▶ [Task item]:
Continue the blog post about starting a low FODMAP diet from its last line.

▶ [Reading passage]:

[tweetmeme source=”elizabethev” only_single=false]I rarely talk about my eating habits On Tap, mostly because you’d like either be bored to tears or find my picky-ness offensive. Or maybe both. After years of dealing with stomach issues (that was delicately put, right?), I finally met with a Registered Dietitian yesterday at the urging of my new primary care physician.
While we’re waiting for the results of several food allergy/sensitivity tests to come back, my RD developed a plan to eliminate certain foods that may be triggering symptoms. I was relieved to have tested negative for Celiac Disease last week, but they were not able to rule out a gluten allergy or sensitivity. So in addition to following a low FODMAP diet, I’ll be doing my best to eliminate gluten as well.
My RD answered every question I asked, and kindly corrected me each of the fifteen times I said food map. I still have a lot to learn, but for the time being: FODMAPs are fermentable carbohydrates, and the word itself is an acronym for Fermentable Oligo-, Di- and Mono-saccharides, and Polyols. If you know what any of this means, please call me immediately. I need you to come food shopping with me.
A few high FODMAP foods, which I will be avoiding for the next four weeks:
- Excess fructose: apples, pears, mangos, watermellon, honey, agave, fruit juice and most whole fruits (bananas, blueberries, strawberries, oranges, kiwifruit and grapefruits are allowed)

(Spatial grounding data)
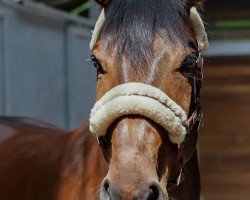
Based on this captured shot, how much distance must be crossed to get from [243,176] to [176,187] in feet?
11.0

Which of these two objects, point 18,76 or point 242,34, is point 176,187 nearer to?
point 18,76

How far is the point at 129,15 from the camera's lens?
269 centimetres

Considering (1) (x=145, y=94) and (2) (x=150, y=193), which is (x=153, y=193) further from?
(1) (x=145, y=94)

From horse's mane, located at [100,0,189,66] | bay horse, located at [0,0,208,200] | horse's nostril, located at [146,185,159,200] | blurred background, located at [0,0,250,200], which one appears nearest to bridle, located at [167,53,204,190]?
bay horse, located at [0,0,208,200]

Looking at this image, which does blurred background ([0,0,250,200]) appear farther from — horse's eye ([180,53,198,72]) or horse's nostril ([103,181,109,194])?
horse's nostril ([103,181,109,194])

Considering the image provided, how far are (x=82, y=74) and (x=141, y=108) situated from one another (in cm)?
351

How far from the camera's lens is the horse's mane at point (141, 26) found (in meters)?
2.62

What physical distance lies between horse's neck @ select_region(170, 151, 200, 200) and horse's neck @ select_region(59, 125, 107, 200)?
294 mm

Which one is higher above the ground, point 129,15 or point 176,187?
point 129,15

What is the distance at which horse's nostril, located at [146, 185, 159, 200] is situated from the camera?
241cm

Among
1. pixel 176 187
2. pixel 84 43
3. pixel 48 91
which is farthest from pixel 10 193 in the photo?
pixel 84 43

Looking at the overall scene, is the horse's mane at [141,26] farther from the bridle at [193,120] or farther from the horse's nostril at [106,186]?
the horse's nostril at [106,186]

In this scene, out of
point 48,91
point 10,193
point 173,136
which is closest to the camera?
point 173,136

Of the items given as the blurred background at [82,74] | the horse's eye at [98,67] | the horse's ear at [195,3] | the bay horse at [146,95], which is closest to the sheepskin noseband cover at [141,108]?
the bay horse at [146,95]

▶ [Answer below]:
- Lactose: Milk (cow, goat, sheep), yogurt, soft and fresh cheeses (lactose-free milk, rice milk, 2 oz. of hard cheese lactose-free yogurt and cottage cheese are allowed in moderation as long as artificial sweeteners are used)
- Fructans: Artichoke, beetroot, broccoli, cabbage, onions, shallots, scallions, leeks, garlic, wheat and rye, barley, raw oats (alternatives such as gluten-free breads and crackers, rice crackers, corn chips, gluten-free cereals are allowed)
- Galactans: Most beans and products made with soy (soy milk is allowed as long as it doesn’t contain any high FODMAP ingredients)
- Polyols: Sweeteners such as xylitol, mannitol, sorbitol, isomalt (found in sugar-free gum, mint, cough medicines, cough drops, etc.)
- Oliogosachharides: Added fiber such as inulin and the prebiotic FOS (sometimes added to probiotic supplements, granola bars and frozen desserts)
Being a life-long vegetarian, I am no stranger to the pasta. Nor the beans. Nor the salad. I top my hummus with hummus. I put onions in everything I make. I eat enough garlic to kill the entire Twilight saga. Will following all these rules be challenging? Yes, I think it will. Will it be worth it? I certainly hope so.
In addition to following the diet as closely as I can, I’ll be logging my food and fluid intake, along with any presenting symptoms. I have a feeling this in itself will be a helpful exercise. I’ve gotten so used to feeling crappy (oof, pun not intended), that I’d do just about anything at this point. Up to and including stop drinking Diet Coke. I know, I know. But I mean it this time. I’ve gone cold turkey on the caffeine.
I feel slightly demented, but hey. Hopefully that will pass. Along with the headaches and grouchiness. To quote 2pac (something I try to do daily), “You gotta do whatcha gotta do.” And if that means stepping away from the Diet Coke and beans and apples? Well, holler.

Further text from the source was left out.